• **Your tasks**:
- 1) Write out every distinct dollar amount that appears in the gold plating thread.
- 2) Carry on the gold plating thread from its last sentence.

• **Text segment**:
<<<<

# Gold plateing vs Gold flashing



## oldtimmer (May 5, 2009)

I had a friend drop off some gold plated cans that he wanted me to look and see if it was cost effective to recover the gold from. He had been told that they were gold plated. After playing with them for a few days, I believe that they are only gold flashed. He has access to several thousand of these and wants to work with me to recover the gold.

My question is at what thickness of gold flashing is needed on a steel can so that it looks like it has a good gold plateing? I have finished running 400 of these cans through a gold cell and finally melted down the gold today, and ended up with .85 grams. There is still a small amount of gold still in the acid cell as I just decanted the acid off as I needed to see what the amount of gold recovered so that I could get a quick estimate on the gold recovered.

I have used the formula that was posed before:
Example: The gold spot is $650. You have 9.58 square inches of gold plate that you estimate to be 30 micro" thick. $650 divided by 10000 X 9.58 X 30 = $18.68. 

Or in my case:
$900/10000X1400X.2=$25.20 $25.20/31=.86gram

The surface area is about 3.5 square inches.

>>>>

• **Extracted information**:

<<<<

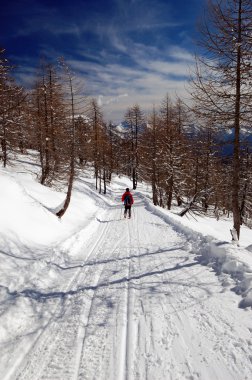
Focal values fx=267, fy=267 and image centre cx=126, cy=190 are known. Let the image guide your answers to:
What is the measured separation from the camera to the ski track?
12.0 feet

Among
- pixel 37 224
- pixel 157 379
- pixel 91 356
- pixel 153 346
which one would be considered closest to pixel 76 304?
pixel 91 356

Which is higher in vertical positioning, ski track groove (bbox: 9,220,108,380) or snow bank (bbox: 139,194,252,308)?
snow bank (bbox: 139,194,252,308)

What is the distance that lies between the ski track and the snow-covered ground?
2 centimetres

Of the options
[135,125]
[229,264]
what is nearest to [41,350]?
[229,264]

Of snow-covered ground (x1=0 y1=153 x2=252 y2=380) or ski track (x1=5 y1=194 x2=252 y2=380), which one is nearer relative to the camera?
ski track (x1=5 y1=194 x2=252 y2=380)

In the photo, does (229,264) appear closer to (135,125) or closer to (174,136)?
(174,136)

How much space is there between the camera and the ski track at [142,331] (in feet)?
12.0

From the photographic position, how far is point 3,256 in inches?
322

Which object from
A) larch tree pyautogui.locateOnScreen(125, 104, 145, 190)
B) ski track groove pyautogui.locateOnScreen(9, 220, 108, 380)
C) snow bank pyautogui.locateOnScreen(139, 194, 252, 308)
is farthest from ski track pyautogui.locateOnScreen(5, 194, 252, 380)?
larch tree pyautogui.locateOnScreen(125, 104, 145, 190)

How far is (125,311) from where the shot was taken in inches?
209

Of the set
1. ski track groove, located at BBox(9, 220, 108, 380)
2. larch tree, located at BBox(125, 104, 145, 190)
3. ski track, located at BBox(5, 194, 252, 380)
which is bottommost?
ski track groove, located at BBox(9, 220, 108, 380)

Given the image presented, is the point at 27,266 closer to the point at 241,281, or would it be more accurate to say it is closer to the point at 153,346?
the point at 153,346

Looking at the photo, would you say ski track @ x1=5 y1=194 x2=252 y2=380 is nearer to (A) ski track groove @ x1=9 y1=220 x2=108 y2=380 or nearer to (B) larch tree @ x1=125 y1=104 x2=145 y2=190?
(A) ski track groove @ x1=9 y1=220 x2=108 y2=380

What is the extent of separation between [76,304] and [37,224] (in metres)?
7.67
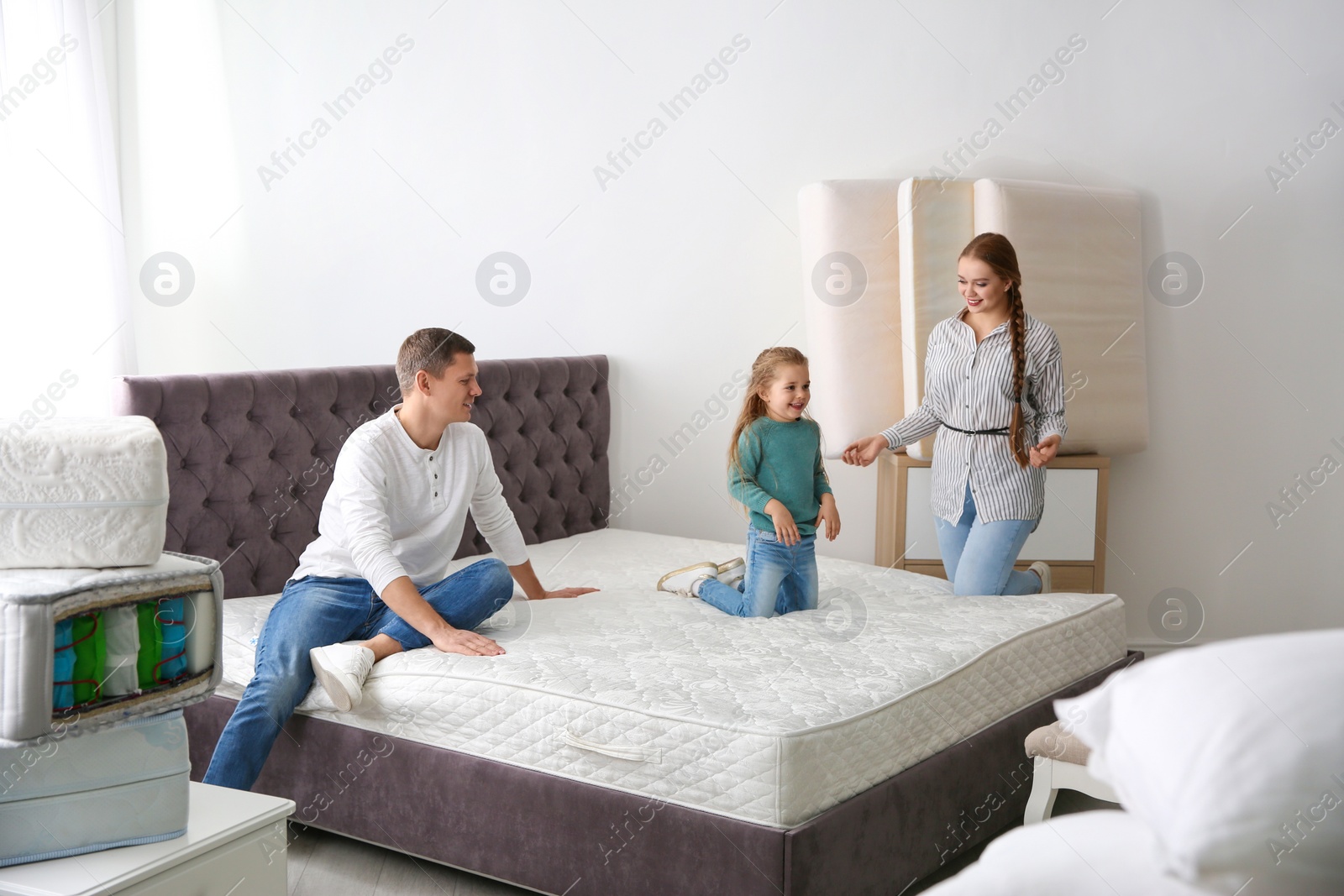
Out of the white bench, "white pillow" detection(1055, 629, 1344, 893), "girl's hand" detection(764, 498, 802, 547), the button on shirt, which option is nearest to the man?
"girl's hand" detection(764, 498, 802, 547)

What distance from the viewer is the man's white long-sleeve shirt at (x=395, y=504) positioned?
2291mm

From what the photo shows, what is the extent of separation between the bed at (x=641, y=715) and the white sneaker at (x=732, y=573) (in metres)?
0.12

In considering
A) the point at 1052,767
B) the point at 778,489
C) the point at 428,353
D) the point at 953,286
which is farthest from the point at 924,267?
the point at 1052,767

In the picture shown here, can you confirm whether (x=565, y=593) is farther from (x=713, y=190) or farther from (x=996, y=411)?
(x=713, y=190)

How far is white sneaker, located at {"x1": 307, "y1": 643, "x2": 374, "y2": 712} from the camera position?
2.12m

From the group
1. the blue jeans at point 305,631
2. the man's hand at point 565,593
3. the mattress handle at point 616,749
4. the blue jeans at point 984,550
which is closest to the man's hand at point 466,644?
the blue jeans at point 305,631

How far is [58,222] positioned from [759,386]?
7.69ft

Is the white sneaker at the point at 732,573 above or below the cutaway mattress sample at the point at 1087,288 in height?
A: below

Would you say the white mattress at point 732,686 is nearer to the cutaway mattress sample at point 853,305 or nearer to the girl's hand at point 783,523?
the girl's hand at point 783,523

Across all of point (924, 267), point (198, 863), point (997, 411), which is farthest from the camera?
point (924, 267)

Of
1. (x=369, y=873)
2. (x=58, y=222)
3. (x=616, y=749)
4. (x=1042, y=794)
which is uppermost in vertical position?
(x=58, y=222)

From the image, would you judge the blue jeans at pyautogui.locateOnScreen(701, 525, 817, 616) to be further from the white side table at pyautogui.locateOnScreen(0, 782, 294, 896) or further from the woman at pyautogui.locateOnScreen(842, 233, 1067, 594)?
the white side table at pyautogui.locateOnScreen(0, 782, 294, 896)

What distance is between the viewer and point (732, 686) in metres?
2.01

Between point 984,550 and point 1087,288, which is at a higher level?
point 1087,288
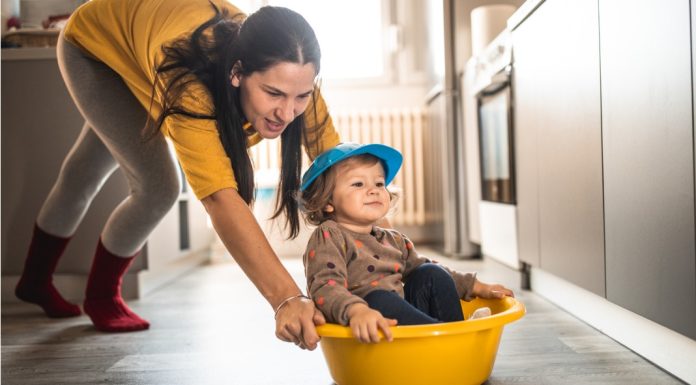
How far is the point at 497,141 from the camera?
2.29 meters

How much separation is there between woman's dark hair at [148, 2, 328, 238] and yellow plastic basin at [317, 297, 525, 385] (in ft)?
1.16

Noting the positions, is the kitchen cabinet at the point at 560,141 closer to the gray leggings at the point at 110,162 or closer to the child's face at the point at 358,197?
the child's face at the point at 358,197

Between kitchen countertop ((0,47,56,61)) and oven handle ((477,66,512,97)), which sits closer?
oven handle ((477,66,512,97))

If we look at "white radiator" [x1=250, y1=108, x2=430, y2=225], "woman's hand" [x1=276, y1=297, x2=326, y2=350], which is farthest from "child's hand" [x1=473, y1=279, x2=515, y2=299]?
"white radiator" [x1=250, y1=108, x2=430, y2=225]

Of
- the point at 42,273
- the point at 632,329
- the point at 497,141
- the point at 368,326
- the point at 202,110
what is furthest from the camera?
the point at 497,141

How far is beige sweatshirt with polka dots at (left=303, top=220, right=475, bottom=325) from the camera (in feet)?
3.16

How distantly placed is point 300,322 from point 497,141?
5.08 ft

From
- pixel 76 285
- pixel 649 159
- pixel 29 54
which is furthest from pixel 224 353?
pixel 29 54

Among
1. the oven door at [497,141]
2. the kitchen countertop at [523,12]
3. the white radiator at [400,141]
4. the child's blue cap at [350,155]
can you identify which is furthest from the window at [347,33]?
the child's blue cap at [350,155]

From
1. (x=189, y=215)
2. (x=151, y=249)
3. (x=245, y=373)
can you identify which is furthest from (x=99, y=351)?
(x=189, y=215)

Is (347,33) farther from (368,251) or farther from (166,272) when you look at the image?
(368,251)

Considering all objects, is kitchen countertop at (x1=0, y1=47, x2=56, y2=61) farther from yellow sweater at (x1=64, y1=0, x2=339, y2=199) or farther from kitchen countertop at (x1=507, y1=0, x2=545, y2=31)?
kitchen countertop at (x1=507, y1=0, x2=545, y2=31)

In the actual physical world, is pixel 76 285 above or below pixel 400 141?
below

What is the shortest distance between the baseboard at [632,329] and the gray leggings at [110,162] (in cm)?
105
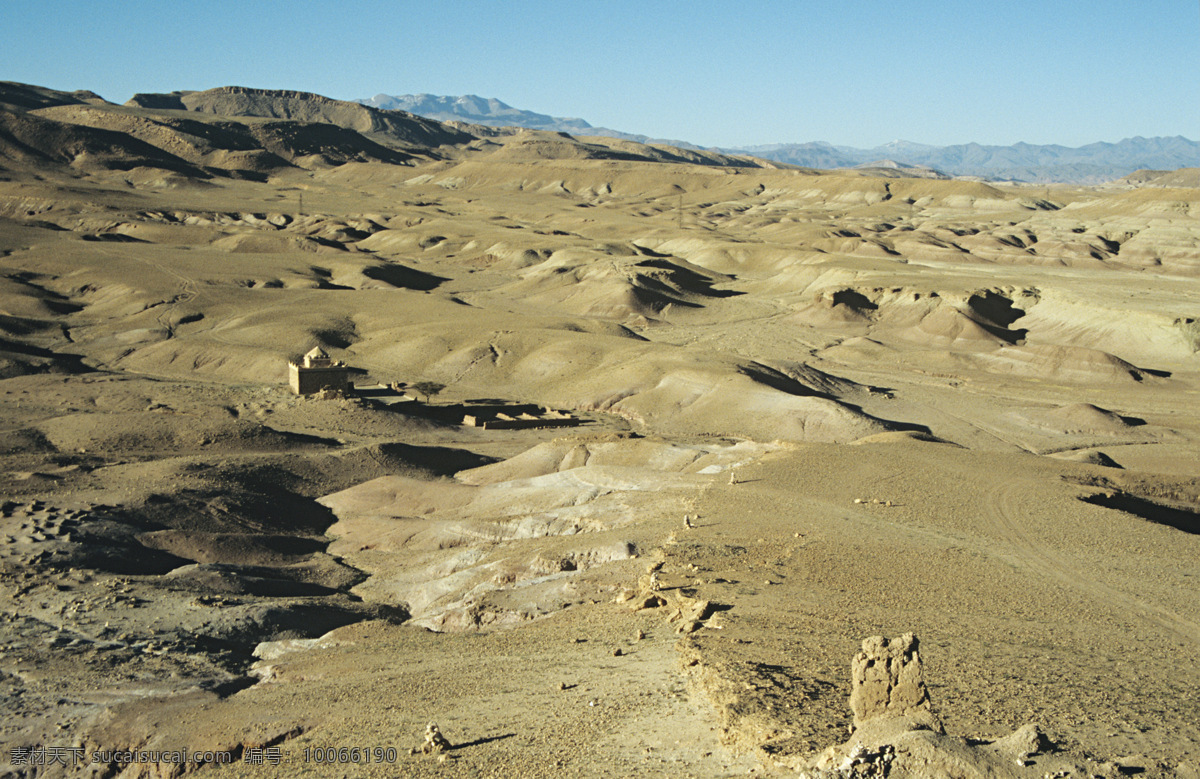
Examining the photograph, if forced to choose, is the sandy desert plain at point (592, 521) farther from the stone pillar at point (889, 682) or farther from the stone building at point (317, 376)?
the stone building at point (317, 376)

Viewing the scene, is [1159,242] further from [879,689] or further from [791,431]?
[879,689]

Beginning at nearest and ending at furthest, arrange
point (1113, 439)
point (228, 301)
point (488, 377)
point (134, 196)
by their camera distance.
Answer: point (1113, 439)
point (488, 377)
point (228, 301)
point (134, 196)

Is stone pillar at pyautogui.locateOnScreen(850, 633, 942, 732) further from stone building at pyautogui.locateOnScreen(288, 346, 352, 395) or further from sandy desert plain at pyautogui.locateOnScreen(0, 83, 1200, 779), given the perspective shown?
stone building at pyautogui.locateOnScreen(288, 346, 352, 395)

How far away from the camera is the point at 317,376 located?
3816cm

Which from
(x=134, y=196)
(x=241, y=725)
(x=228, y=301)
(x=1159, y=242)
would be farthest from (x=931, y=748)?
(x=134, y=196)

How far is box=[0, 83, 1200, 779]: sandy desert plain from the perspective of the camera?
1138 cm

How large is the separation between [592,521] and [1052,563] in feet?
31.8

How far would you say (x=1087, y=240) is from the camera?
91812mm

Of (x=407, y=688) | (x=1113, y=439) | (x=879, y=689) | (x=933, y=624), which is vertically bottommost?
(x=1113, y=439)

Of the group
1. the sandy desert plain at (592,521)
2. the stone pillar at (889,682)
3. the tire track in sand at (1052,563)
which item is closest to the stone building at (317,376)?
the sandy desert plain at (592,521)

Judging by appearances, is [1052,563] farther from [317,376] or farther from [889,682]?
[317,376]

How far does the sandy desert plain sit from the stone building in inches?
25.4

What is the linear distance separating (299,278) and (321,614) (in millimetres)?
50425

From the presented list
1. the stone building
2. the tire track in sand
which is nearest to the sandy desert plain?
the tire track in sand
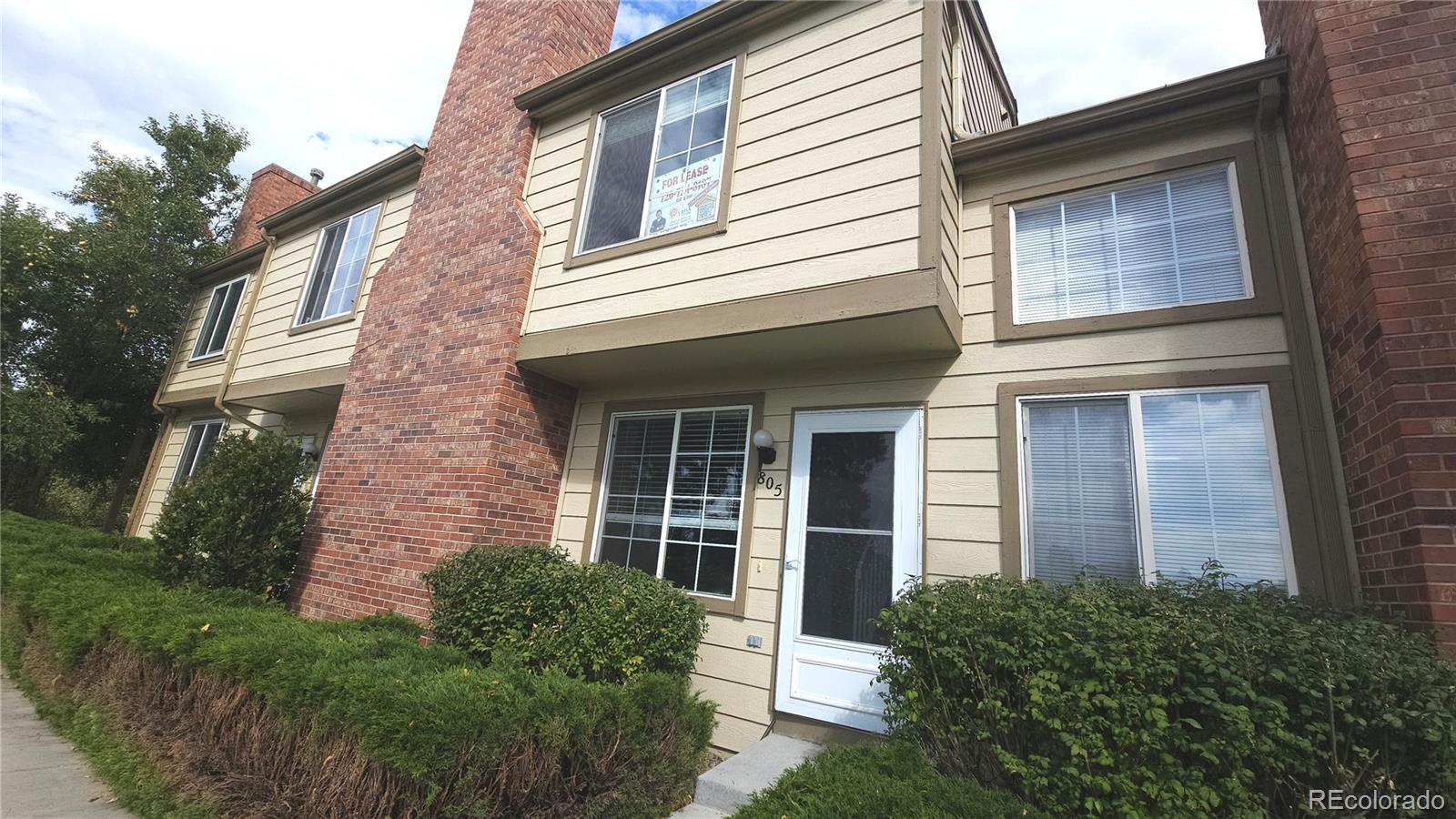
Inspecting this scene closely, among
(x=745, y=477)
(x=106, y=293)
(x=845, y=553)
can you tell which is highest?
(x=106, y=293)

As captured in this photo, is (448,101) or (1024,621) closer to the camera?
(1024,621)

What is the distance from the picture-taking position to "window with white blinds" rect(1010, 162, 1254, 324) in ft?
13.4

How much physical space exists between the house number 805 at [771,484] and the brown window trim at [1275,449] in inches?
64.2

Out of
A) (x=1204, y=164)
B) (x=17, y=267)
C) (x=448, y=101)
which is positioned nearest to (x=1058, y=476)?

>>>>

• **The answers**:
- 1) $650, $18.68, $900, $25.20

- 2)
By going backward on the formula, knowing the yield and surface area, I have caculated that from the gold that I recovered, that the thickness of the gold is about .2 micron thick. Does this seem correct, or is my caculation somehow in error?


----------



## goldsilverpro (May 5, 2009)

The difference in gold flash and gold plate is mainly thickness. Actually, they are both gold plate and can be done from the same gold plating solution. The thickness is just a matter of how long the part is left in the tank. 

Gold flash is mainly just for color and is usually from 5 micro" to 10 micro" thick. What is called gold plate provides protection for the part and usually runs from 12 to 65 micro" thick, although, for rare applications, it can be thicker.

A gold flash is usually used on cheap decorative items such as costume jewelry and stainless steel flatware. It is also used on electronic parts that require no wear protection. On e-parts, a gold flash will usually appear paler than gold plate, although you can't totally rely on appearance. 

Gold plating on pins and fingers and most anything else that can wear from multiple insertions runs about 30 micro" thick, although there are many exceptions.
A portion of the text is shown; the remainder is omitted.